By Osei Piesie-Anto, Socio-Political Analyst
Forty years ago today, a shrill voice rang through the airwaves of the Ghana Broadcasting Corporation’s newsroom that drew the attention of Ghanaians to this statement: “Fellow Ghanaians, as you will notice, we are not playing the national anthem. In other words, this is not a coup. I ask for nothing less than a REVOLUTION – something that will transform the social and economic order of this country. Fellow citizens, it is now left to you to decide how this country is going to go from today. We are asking for nothing more than the power to organize this country in such a way that nothing will be done from the Castle without the consent and authority of the people. In other words, the people, the farmers, the police, the soldiers, the workers you – the guardians- rich or poor, should be part of the decision-making process of this country.” That was Flt. Lt. Jerry John Rawlings who just after two years of handing over power to the Limann
Administration, staged a dramatic comeback on the grounds that the administration of the country had collapsed due to political indiscipline, internal division and rancour. The PNDC administration that was established after the 31st December 1981 Revolution, quickly began to translate the maiden speech of Chairman Rawlings into action; that is, transforming the social and economic order of this country, and giving power to the people to largely determine the way they would want themselves to be governed. Prior to the 31st December 1981 Revolution, Chairman Rawlings as he was fondly called, had earlier said during the June 4 1979 Uprising that, it was only when the people insisted on their rights as well as taking their destiny into their own hands that the country would be on the right path to development. Anchored on the ideals, values and principles of probity, transparency, accountability and social justice; and between 1982 and 1992, the PNDC was able to institute measures at the political, economic and social fronts that virtually stopped the decay in the governance system of Ghana during the era of the two Supreme Military Councils (SMC I and II), from 1972 to 1979. This is a period when economic instability, corruption, moral decadence, impunity and military indiscipline reigned.
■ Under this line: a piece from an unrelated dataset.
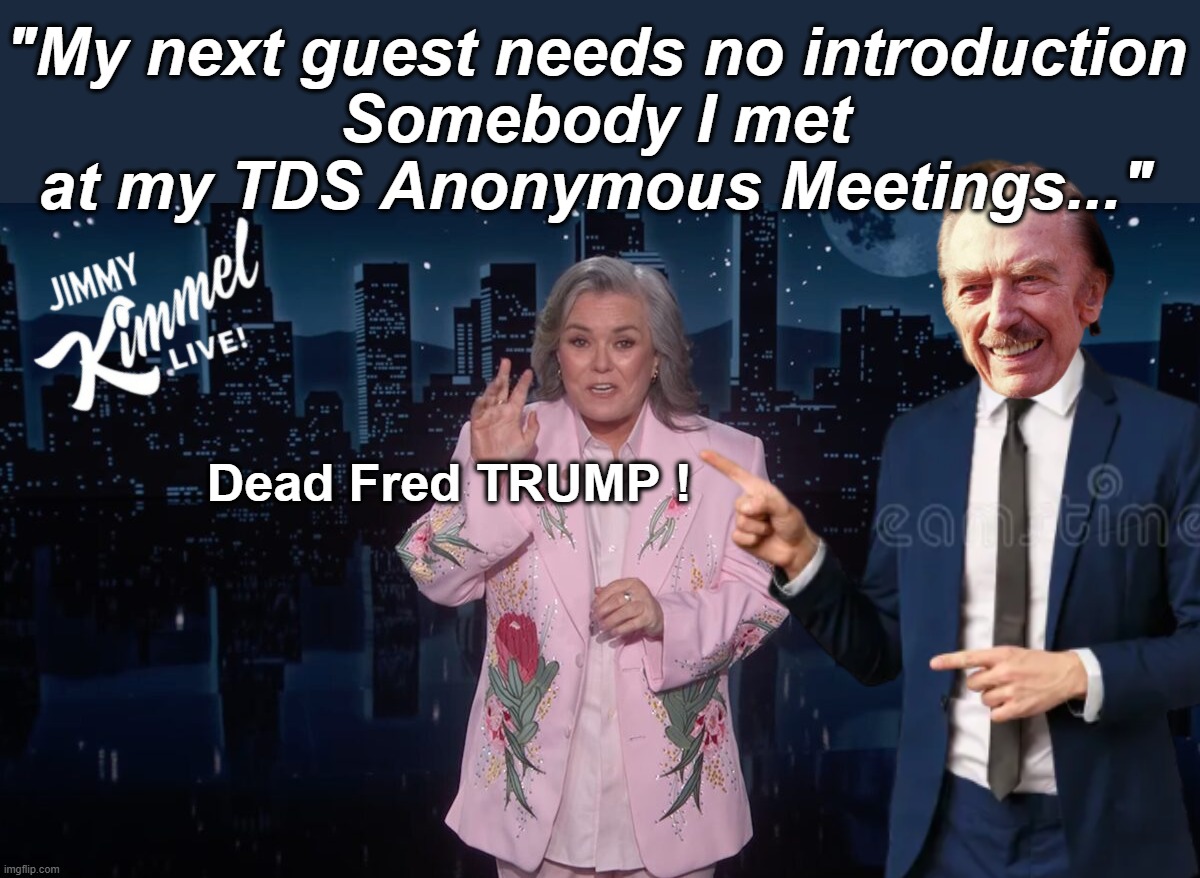 IYKYK | "My next guest needs no introduction
Somebody I met at my TDS Anonymous Meetings..."; Dead Fred TRUMP ! | image tagged in rosie hosts kimmel meme | made w/ Imgflip meme maker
For forty years since the establishment of the 1992 Constitution, Ghana has gone through democratic dispensation without any military intervention. It is therefore justifiable to say that, the stability of political party activism and practice has been resilient owing to the fact that Ghanaians have come to terms with governing the people with their participation as well as being in a position to hold those in power accountable. This is a legacy that has been bestowed on us a nation. And for a 40-year period of stability in a democratic dispensation, one can justifiably pay tribute to The Legend, Flt. Lt. Jerry John Rawlings and many sung and unsung heroes and heroines, who from May 15 1979, June 4 1979, 31st December 1981 to January 7th 1993, put their lives at stake to lay the foundations of our national direction. The 40 years of democratic stability has, however, not been as rosy as we may want it to be. We have failed to really establish strong institutions that would stand independent of government to ensure that the values and principles bequeathed to us by the 31st December Revolution, guided the actions of elected administrations.
The gatekeeper roles much needed of The Media, Civil Society Organizations, Faith-Based Organizations, Traditional Authorities and even powerful statesmen and women who stand to be counted in the defence of the Constitution, are often compromised. Political undermining of regimes, wanton acts of corruption and excessive borrowing of funds, insecurity, anti-social acts like armed robbery, moral decadence, and destruction of our natural heritage such as forests, farmlands, rivers and aquatic life through illegal mining activities have gradually crawled back into our body politic. Compounded by the Covid-19 era when economic challenges all over the world have made it difficult for projected policies and programmes to be pursued, it is regrettable that within the 40-year period, several factories, roads, hospitals, housing, educational, water and electricity projects have been abandoned, leaving in their wake inadequate socio-economic infrastructure and massive unemployment of the youth. As we celebrate 40 years of the 31st December Revolution in a seeming democratic stabilized environment, may the sublime legacy of Flt. Lt. J.J. Rawlings and all patriots who have contributed to how far we have come as a nation, serve as a guide to current and future generations as we struggle to shape the destiny of our dear country towards the pursuance of socio-economic transformation through the promotion of equal rights, fair competition in the abundance of opportunities, peace and security, and freedom and justice for all citizens in a multi-party democratic system.